Cite this article: Aika Shoo et al. Prolonged pediatric intensive care unit (PICU) admission, challenges in diagnosis and treatment in a child with hyper IgM syndrome in a tertiary hospital in Tanzania: a case report. Pan African Medical Journal. 2024;49:33. [doi: 10.11604/pamj.2024.49.33.42418]
Available online at: https://www.panafrican-med-journal.com//content/article/49/33/full
Case report
Prolonged pediatric intensive care unit (PICU) admission, challenges in diagnosis and treatment in a child with hyper IgM syndrome in a tertiary hospital in Tanzania: a case report
Prolonged pediatric intensive care unit (PICU) admission, challenges in diagnosis and treatment in a child with hyper IgM syndrome in a tertiary hospital in Tanzania: a case report
Aika Shoo1,&, Evance Godfrey1, Deogratius Mally1, Yasser Said1, Mary Dealmeida2, Kandi Muze1, Namala Mkopi1
&Corresponding author
Hyperimmunoglobulin M (IgM) syndromes are a collection of uncommon primary combined immunodeficiency disorders. They are characterized by recurrent bacterial infections due to low levels of IgG, IgA, and IgE, while IgM levels remain normal or high. These conditions stem from a mutation in the CD40 ligand gene or disruptions in the CD40-signaling pathway. Those affected face increased susceptibility to frequent bacterial infections, an elevated likelihood of autoimmune issues, and early-onset malignancies. These syndromes are rare and account for a small fraction of immunodeficiency cases. We describe a case of an African infant, who had a prolonged pediatric intensive care unit admission due to recurrent and severe infections which took a prolonged course of medication to be treated. After a diagnostic workup, a diagnosis of X-linked hyper IgM syndrome was established, and currently, our child is on monthly replacement of IV immunoglobulin and daily prophylactic cotrimoxazole tablets. Early diagnosis of primary immunodeficiency disorders reduces the incidence of infections and the severity of complications. This case demonstrates the consequences of delayed diagnosis and resulting in a prolonged hospital stay.

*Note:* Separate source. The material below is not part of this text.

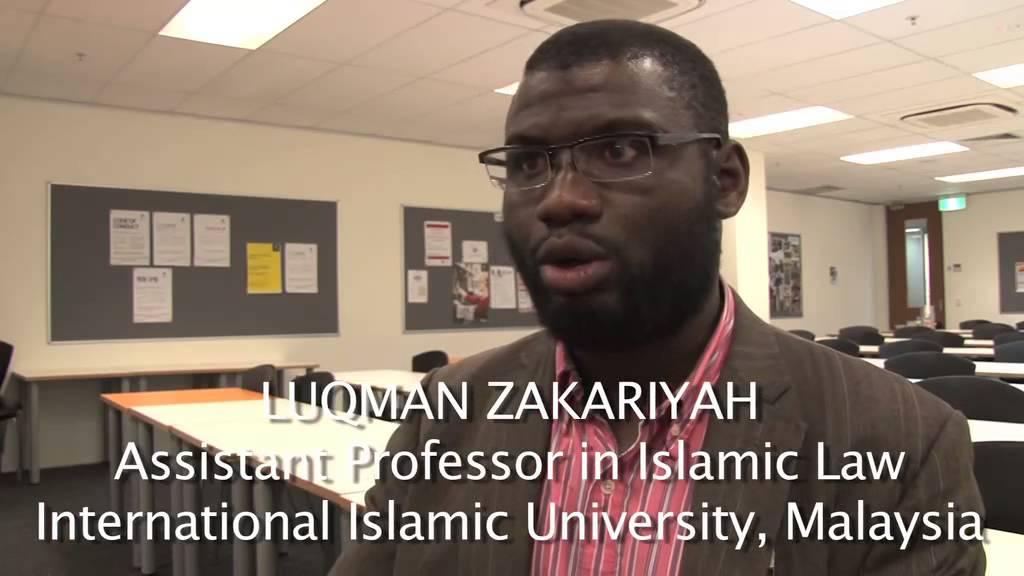 Download Luqman Zakariyah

Hyper Immunoglobulin M syndromes (HIGM) are a heterogenous group of primary immunodeficiency disorder characterized by production of normal or increased levels of serum immunoglobulin M (IgM) and insufficient quantities of immunoglobulin G (IgG), immunoglobulin A (IgA) and immunoglobulin E (IgE). This is associated with poor antibody function. The prevalence of X-linked HIGM varies in different ethnicities in the world. The approximated incidence is 1 in 1,030,000 live births [1,2]. In a normal immune response to a new antigen, B cells initially produce IgM antibodies, then transition to synthesizing IgG, IgA, and IgE antibodies, enhancing the protection of tissues and mucosal surfaces. Hyperimmunoglobulin M syndrome (HIGM) can emerge as either an acquired or hereditary condition, with either X-linked or autosomal patterns of inheritance. All variations of this syndrome are characterized by a defective class-switch recombination (CSR) process [3]. Hyper immunoglobulin M syndrome is a consequence of mutations in the CD40 ligand (CD40L) gene, also known as tumour necrosis factor superfamily 5 genes (TNFSF5) situated on the X chromosome at q26. This gene encodes CD40L expressed on antigen-presenting cells including B cells, dendritic cells, and macrophages, crucial for the immune response. When mutated, the production of CD40 antigen ligand is impaired, leading to the inability of B cells to receive signals from T cells leading to impaired class switching. As a result, B cells cannot transition their antibody production to IgA, IgG, and IgE, leading to decreased levels of IgG, IgA, and IgE but normal to elevated levels of IgM in the serum [4].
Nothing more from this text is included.